* [WRITTEN PROBLEM]:
Copy each of the following items word for word, keeping every line as it appears.

* [SUPPLIED MATERIAL]:
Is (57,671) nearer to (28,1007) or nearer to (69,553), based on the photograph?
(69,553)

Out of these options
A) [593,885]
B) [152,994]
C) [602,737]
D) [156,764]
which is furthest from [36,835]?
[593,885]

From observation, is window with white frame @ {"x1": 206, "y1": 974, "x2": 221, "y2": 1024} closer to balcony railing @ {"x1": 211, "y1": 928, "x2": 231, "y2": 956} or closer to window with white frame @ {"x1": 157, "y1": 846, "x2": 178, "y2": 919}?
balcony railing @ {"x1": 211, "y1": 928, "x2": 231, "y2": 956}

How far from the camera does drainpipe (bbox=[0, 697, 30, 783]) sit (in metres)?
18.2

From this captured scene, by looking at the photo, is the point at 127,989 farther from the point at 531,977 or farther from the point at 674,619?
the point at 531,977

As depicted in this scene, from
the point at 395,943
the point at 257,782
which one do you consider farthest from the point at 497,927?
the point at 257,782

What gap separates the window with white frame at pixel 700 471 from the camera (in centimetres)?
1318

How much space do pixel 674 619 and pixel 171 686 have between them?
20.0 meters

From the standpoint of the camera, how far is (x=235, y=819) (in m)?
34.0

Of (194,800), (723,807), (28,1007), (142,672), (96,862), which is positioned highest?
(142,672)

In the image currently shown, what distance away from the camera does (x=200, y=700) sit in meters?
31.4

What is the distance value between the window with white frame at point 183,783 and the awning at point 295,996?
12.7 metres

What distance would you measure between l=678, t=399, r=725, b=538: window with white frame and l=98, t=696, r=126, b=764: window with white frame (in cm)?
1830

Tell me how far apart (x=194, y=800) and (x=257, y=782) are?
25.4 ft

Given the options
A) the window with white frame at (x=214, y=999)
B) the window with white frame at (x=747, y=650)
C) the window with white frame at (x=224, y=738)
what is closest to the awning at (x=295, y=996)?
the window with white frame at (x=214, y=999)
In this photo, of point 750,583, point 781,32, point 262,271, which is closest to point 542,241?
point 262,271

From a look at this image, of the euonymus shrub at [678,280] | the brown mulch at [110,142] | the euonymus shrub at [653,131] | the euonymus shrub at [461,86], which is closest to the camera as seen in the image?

* [OUTPUT OF THE EXERCISE]:
Is (57,671) nearer to (28,1007) or nearer to (69,553), based on the photograph?
(69,553)

Out of these options
A) [593,885]
B) [152,994]
C) [602,737]
D) [156,764]
which is furthest from [36,835]?
[593,885]

From observation, is window with white frame @ {"x1": 206, "y1": 974, "x2": 221, "y2": 1024} closer to balcony railing @ {"x1": 211, "y1": 928, "x2": 231, "y2": 956} or closer to window with white frame @ {"x1": 157, "y1": 846, "x2": 178, "y2": 919}?
balcony railing @ {"x1": 211, "y1": 928, "x2": 231, "y2": 956}

How far from the camera does drainpipe (bbox=[0, 697, 30, 783]) sit (in metres)?
18.2

From this captured scene, by looking at the photo, is the point at 127,989 farther from the point at 531,977 or farther from the point at 674,619?
the point at 531,977

As depicted in this scene, from
the point at 395,943
the point at 257,782
which one do you consider farthest from the point at 497,927?
the point at 257,782

What gap separates the window with white frame at pixel 700 471 from the camera (in centimetres)?
1318

How much space do pixel 674 619 and pixel 171 686 have between them?
20.0 meters

From the standpoint of the camera, how far is (x=235, y=819) (in m)?
34.0

Of (194,800), (723,807), (28,1007), (142,672), (96,862), which is positioned highest?
(142,672)

In the image currently shown, what distance away from the camera does (x=200, y=700) sit in meters?
31.4

What is the distance value between the window with white frame at point 183,783 and the awning at point 295,996?
12.7 metres

What distance would you measure between l=678, t=399, r=725, b=538: window with white frame and l=98, t=696, r=126, b=764: window with white frame (in cm)?
1830

Tell me how far apart (x=194, y=800) and (x=257, y=782) are?
25.4 ft

Given the options
A) the window with white frame at (x=214, y=999)
B) the window with white frame at (x=747, y=650)
C) the window with white frame at (x=224, y=738)
what is closest to the awning at (x=295, y=996)?
the window with white frame at (x=214, y=999)
In this photo, of point 750,583, point 781,32, point 262,271, which is closest to point 542,241?
point 262,271

From a look at this image, of the euonymus shrub at [678,280] | the brown mulch at [110,142] | the euonymus shrub at [653,131] | the euonymus shrub at [461,86], which is closest to the camera as seen in the image?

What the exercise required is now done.